I forgot about the whole interaction (or, rather blocked it out) until I came across a post yesterday, Dear Mom on The iPhone. It begins…

 

Dear Mom On the iPhone,

I see you over there on the bench, messing on your iPhone.
It feels good to relax a little while your kids have fun in the sunshine, doesn’t it?
You are doing a great job with your kids, you work hard,
you teach them manners, have them do their chores.

But Momma, let me tell you what you don’t see right now…..

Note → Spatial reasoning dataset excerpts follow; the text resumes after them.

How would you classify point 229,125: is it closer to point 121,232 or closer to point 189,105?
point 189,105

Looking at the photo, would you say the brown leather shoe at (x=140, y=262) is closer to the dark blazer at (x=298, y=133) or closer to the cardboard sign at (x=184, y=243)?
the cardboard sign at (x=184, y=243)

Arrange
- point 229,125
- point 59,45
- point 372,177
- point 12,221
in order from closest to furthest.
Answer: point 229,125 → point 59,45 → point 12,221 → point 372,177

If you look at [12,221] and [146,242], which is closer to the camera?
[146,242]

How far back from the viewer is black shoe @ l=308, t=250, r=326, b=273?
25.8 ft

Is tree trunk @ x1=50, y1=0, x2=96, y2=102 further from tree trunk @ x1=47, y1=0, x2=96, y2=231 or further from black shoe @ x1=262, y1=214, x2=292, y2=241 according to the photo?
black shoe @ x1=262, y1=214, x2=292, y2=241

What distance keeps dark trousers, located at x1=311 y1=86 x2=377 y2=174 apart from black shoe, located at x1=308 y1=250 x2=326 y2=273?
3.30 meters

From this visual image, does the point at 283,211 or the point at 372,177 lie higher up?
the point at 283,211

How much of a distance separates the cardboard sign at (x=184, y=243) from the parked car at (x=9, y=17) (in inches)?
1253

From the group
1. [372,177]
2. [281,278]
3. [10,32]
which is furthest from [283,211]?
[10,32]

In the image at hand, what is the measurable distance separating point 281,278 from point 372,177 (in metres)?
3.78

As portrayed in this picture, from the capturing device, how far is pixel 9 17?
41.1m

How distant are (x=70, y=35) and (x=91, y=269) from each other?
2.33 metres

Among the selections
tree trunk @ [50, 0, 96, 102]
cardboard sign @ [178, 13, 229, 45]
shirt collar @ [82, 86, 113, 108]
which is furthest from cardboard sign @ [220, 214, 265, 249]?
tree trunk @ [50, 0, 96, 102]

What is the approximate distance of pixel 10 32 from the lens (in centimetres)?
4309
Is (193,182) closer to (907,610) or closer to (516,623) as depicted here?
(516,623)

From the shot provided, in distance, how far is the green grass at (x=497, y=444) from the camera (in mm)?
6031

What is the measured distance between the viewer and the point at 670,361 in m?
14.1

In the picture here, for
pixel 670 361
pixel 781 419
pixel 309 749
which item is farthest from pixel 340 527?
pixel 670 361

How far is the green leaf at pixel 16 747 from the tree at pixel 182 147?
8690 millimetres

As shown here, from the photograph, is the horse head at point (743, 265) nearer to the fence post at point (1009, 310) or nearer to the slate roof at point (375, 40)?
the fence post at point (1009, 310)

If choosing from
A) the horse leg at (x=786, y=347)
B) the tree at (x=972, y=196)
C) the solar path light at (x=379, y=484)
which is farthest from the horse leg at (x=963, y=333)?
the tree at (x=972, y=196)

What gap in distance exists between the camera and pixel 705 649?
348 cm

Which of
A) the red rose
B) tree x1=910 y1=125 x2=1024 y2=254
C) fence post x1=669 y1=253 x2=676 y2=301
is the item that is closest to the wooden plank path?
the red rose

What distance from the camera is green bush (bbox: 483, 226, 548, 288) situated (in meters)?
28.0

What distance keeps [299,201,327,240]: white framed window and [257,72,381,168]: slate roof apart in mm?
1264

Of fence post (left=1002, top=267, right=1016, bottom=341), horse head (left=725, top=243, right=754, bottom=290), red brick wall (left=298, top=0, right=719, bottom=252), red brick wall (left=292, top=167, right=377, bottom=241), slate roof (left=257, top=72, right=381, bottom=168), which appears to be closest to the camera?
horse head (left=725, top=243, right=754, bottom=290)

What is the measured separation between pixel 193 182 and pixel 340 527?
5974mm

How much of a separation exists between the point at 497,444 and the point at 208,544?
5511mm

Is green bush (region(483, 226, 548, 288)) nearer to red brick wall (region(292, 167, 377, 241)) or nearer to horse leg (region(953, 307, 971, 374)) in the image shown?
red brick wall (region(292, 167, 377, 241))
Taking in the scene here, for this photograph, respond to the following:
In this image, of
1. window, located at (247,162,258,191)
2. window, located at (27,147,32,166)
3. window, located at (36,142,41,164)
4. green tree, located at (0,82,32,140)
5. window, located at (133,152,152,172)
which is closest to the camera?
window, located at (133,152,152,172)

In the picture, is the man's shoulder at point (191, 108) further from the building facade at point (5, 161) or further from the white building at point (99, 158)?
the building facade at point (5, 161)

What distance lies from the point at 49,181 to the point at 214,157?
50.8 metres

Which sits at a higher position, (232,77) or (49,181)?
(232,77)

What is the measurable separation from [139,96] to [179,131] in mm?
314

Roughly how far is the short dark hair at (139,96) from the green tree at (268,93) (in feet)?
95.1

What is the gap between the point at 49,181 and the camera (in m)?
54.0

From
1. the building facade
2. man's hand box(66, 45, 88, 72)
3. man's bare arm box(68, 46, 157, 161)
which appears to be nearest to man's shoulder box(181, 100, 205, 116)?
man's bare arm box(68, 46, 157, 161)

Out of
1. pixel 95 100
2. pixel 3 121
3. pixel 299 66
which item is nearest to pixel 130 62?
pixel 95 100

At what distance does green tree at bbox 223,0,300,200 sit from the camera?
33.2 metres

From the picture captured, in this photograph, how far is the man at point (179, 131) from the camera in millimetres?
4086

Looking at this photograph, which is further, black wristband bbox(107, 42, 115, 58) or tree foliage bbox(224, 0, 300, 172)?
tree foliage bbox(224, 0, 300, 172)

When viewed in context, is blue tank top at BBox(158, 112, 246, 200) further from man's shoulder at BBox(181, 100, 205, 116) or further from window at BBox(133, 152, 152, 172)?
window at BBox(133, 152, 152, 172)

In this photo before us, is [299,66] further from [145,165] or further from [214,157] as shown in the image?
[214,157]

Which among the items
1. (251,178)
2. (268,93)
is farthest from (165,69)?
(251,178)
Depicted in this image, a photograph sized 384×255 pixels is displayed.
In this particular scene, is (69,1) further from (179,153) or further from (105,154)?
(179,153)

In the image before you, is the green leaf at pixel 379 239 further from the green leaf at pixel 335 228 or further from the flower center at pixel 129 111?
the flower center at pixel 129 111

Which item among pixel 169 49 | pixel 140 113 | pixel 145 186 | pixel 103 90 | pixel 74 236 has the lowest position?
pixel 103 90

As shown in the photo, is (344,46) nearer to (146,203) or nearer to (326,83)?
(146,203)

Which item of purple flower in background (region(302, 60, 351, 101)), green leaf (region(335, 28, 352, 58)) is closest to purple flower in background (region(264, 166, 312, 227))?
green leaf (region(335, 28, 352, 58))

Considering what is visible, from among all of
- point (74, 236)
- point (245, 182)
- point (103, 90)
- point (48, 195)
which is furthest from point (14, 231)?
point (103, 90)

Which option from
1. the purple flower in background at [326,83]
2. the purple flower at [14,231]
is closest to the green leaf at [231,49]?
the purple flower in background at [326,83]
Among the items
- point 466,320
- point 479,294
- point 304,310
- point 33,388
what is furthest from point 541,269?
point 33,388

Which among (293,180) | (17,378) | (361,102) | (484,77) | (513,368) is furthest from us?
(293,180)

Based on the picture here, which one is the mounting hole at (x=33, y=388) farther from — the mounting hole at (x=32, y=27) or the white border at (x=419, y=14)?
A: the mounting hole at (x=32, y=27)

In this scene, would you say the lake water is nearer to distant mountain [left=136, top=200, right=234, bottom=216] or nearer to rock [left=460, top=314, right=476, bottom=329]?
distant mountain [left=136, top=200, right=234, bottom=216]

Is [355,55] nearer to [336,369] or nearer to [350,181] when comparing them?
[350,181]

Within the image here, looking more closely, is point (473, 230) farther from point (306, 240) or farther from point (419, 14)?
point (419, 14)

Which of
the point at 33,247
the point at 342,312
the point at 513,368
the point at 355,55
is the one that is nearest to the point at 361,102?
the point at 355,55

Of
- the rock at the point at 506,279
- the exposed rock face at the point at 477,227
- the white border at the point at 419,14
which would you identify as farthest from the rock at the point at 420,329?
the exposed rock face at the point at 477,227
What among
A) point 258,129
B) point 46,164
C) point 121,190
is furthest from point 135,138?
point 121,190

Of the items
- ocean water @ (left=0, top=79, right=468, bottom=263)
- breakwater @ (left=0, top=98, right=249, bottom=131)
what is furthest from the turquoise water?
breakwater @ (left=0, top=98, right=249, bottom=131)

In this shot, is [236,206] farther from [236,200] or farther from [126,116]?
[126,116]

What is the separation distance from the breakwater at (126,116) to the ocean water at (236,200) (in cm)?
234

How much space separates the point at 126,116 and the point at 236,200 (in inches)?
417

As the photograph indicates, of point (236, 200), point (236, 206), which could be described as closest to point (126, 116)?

Your little girl is spinning round and round, making her dress twirl.
She is such a little beauty queen already, the sun shining behind her long hair.
She keeps glancing your way to see if you are watching her. 

You aren’t…

 

It goes on and on and on about the precious moments that a mother is missing while immersed in technology. “Now you are pushing your baby in the swing. She loves it! Cooing and smiling with every push. You don’t see her though, do you? Your head is bent, your eyes on your phone as you absently push her swing.”

 

Bad, bad mother, the comments preach. How selfish! How self-absorbed! How dare a mother absentmindedly push a swing when she could be relishing every single back and forth motion. What is our society coming to?

 

Well, I am that mother at the park on her iPhone, thank you very much. I’m the one who gets scowled at and pointed to and written about. Sometimes it’s the park, others it’s an indoor playzone or maybe it’s a birthday party. If I’m out with my kids, and they are entertained, it’s not uncommon that my iPhone is entertaining me. But that fact doesn’t make me a bad mom. In fact, I’d argue that it helps make me a better one.

 

Checking in on Twitter or Facebook allows me to collect myself and maintain a sense of humor about things that might otherwise set me off. It’s kind of the social media immersed mother’s version of a long drag on a cigarette. It helps ground me and gain perspective. The permanent marker covered Evan a few years ago would have been far more upsetting than amusing were it not for the ensuing hilarity in Facebook comments. Having my friends and community a simple click away is a much needed break at the very least, and a near lifesaver at the most.

 

I work from home, and part of working from home (FYI, Marissa Mayer) means taking that work with me, wherever my day may go. I am fortunate to have the freedom and flexibility to bring my kids into school every day and pick them up at three and spend the afternoon and evening hours with them. And I treasure that ability. If it means having to respond to e-mails or follow up on things while the rest of the working world is still behind a desk, I don’t see that as a problem. Would it be better to get a traditional desk job and have a nanny caring for them all day and night?

 

Besides, being on my phone in public, at places like sports practice where the kids are surrounded by friends and the park where they can run around and play, makes it more likely that I’ll be off of the phone when I’m home alone with them.

 

And maybe, I’m on my phone at the park because I don’t really feel like engaging with that preachy looking mother who, if not judging me for my phone use, would most certainly find something else about me to be appalled by.

 

I would never, ever claim to be a perfect mother. I have moments of stellar mothering and moments of complete crappiness, and they are usually separated by mere seconds. At the end of the day, I strive for two things: 1. To make my children feel loved, and 2. To have the proud parenting moments outweigh the regrettable ones. Adding “always place undivided attention on my children 24/7″ to the list really wouldn’t benefit my children and it sure as hell wouldn’t benefit me.

 

One small snippet that someone happens to witness at a park or a restaurant or in a parking lot hardly paints a thorough picture of any family, so judging based on what you happen to catch in a single moment is laughable. Almost as laughable as the notion of taking my kids to a bounce zone and having my eyes glued to them jumping up and down for four hours straight.